Color blindness is a congenital visual impairment, which is expressed in the improbability to distinguish mainly green and red colors. It is linked to the X chromosome. These people perceive color differently and combine basic monochromatic colors in a different way to find the right shade.
It is observed mainly in men (8%).
In the central part of the human retina are color-sensitive nerve cells called “cones”. They contain three types of color-sensitive pigments of protein origin. One type of pigment is sensitive to red, another to green, and a third to blue. More precisely, they are sensitive to the wavelength corresponding to red, green and blue in our understanding. The vision of all the colors of the world is provided by the “folding” of these three colors in our brain. In humans, the peak sensitivity of these pigments falls at a wavelength of 552-557 nm for red, 530 nm for green and 426 nm for blue. This is normal, trichromatic color vision. When one of these elements falls out, partial color blindness begins – dichromasia. Persons suffering from dichromasia distinguish colors mainly by their brightness; qualitatively, they are able to distinguish only “warm” tones (red, orange, yellow) from “cold” tones (green, blue, violet) in the spectrum. Color-blind people and people with reduced color vision perceive the colors of the world around them differently than we do, but often do not notice their difference from others. This happens because the color-blind from childhood learn to call the colors of everyday objects by generally accepted designations. They hear and remember that grass is green, the sky is blue, and blood is red. In addition, they retain the ability to distinguish colors by the degree of lightness. but often do not notice their difference from others. This happens because the color-blind from childhood learn to call the colors of everyday objects by generally accepted designations. They hear and remember that grass is green, the sky is blue, and blood is red. In addition, they retain the ability to distinguish colors by the degree of lightness. but often do not notice their difference from others. This happens because the color-blind from childhood learn to call the colors of everyday objects by generally accepted designations. They hear and remember that grass is green, the sky is blue, and blood is red. In addition, they retain the ability to distinguish colors by the degree of lightness.

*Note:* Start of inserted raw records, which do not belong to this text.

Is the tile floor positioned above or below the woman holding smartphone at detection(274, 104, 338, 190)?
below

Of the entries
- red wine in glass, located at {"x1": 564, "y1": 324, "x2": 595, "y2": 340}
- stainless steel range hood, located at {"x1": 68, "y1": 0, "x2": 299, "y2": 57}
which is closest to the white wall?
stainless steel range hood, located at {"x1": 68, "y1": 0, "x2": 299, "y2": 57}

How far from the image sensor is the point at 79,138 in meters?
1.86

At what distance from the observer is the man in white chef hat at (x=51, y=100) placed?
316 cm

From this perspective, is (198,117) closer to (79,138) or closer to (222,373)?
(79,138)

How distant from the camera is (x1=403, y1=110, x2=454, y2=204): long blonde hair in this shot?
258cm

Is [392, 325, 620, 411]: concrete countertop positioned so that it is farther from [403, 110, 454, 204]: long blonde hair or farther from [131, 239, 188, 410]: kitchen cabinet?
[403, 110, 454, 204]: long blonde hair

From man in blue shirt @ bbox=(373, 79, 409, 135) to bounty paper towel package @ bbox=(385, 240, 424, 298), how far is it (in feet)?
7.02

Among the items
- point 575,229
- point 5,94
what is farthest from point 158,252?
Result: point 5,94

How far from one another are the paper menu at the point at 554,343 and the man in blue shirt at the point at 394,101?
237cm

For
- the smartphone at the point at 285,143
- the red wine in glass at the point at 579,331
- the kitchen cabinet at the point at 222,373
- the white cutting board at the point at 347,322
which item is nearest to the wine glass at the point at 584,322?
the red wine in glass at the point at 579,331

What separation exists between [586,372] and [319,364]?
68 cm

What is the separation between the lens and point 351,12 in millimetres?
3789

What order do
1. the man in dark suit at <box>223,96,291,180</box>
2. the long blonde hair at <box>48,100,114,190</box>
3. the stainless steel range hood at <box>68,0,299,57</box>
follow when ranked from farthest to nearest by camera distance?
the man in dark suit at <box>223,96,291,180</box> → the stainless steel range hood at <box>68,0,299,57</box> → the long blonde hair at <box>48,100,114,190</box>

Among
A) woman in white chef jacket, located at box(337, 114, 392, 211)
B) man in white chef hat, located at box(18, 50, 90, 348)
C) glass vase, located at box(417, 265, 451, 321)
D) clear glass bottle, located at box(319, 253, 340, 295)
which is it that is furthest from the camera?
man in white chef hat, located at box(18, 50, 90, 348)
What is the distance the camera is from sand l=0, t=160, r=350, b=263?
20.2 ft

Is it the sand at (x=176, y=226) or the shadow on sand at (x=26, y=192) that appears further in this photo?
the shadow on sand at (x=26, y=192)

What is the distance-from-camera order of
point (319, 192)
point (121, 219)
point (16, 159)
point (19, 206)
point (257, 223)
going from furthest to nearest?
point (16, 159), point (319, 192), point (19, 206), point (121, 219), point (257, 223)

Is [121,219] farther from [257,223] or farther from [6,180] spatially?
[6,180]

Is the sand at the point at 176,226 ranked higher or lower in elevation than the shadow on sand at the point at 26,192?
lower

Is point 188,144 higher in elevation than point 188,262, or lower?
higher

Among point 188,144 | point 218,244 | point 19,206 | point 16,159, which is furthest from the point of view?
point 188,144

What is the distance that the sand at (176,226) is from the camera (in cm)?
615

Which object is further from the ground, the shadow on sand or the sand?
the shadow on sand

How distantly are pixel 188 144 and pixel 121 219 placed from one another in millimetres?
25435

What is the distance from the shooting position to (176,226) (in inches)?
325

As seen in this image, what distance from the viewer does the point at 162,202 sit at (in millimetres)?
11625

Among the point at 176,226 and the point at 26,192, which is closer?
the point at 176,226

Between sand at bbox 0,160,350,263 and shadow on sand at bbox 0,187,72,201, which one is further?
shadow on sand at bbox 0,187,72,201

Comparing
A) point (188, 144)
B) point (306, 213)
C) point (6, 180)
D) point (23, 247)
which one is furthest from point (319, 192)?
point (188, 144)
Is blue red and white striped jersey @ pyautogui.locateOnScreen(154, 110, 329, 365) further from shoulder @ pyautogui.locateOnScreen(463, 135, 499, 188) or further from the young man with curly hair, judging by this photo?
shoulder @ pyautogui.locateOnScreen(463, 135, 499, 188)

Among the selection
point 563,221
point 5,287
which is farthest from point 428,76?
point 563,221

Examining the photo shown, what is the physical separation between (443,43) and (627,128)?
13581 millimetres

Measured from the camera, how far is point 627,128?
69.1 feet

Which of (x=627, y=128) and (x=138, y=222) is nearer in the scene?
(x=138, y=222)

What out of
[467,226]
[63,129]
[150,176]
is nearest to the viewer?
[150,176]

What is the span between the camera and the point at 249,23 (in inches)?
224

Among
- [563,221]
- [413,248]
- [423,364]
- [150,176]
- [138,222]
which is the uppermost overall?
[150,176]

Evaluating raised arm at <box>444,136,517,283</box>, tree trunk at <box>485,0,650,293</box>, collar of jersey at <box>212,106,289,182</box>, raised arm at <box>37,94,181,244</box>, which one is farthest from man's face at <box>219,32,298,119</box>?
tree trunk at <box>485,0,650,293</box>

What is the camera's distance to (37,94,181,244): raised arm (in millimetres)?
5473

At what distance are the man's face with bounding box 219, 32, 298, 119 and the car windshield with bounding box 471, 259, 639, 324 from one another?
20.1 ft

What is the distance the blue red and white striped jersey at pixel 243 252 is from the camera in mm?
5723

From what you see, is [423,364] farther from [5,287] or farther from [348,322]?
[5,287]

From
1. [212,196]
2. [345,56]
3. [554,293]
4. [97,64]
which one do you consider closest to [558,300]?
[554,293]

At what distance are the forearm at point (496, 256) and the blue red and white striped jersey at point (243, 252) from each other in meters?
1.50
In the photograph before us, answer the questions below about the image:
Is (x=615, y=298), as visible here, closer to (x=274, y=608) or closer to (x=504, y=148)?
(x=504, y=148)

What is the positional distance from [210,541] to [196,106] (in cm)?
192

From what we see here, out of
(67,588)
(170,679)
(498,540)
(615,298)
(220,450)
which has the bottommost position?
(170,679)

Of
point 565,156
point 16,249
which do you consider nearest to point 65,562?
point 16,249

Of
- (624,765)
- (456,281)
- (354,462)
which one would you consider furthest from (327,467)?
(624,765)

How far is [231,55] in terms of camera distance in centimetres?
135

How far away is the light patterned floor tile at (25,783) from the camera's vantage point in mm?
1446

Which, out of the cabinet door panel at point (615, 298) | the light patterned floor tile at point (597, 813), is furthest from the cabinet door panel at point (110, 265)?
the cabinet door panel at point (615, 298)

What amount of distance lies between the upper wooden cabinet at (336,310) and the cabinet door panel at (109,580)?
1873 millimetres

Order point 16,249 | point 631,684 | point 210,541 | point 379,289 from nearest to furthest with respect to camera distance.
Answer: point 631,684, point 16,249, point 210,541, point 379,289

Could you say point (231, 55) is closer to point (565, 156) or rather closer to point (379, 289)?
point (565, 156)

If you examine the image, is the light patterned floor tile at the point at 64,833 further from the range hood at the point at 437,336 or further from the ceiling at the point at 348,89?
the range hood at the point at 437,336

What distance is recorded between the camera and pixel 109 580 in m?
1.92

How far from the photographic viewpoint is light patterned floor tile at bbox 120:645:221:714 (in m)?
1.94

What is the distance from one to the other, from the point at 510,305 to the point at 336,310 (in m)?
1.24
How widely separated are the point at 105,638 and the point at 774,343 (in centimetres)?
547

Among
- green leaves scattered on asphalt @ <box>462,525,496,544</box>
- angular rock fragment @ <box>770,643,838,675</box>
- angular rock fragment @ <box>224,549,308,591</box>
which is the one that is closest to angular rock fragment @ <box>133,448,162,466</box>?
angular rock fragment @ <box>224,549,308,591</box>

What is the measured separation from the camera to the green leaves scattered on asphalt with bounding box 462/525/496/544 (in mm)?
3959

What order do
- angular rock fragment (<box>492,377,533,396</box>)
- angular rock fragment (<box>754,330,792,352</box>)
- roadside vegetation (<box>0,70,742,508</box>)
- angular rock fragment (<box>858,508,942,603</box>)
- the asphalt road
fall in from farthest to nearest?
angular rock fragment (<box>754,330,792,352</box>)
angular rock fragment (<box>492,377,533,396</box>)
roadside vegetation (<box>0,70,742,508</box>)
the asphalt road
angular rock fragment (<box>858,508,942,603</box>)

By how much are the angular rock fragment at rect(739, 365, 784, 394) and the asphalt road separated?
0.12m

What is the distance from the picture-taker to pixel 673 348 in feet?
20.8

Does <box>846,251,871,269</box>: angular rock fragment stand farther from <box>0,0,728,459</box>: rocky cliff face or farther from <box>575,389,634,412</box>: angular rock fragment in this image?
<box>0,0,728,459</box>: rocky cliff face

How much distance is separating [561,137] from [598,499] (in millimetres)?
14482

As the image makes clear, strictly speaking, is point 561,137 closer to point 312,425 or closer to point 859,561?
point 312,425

Among dichromats, there are those who are blind to red (protanopia), in which the perceived spectrum is shortened from the red end, and blind to green (deuteranopia). With protanopia, red is perceived as darker, mixed with dark green, dark brown, and green with light gray, light yellow, light brown. With deuteranopia, green is mixed with light orange, light pink, and red is mixed with light green, light brown. Blindness to purple color – tritanopia, is extremely rare and has no practical significance. In tritanopia, all colors of the spectrum appear as shades of red or green. In some cases, only a weakening of color perception is observed – protanomaly (weakening of the perception of red) and deuteranomaly (weakening of the perception of green).
All forms of congenital color blindness are hereditary. Women are the conductor of this pathological heredity; they themselves retain normal vision and are color-blind only when they have a color-blind father along with at least a mother heterozygous for this gene.
Acquired color vision disorders can occur with various diseases of the organ of vision and the central nervous system; one or both eyes are affected and not often – on all primary colors. Color vision disorders are detected using special tables or spectral instruments.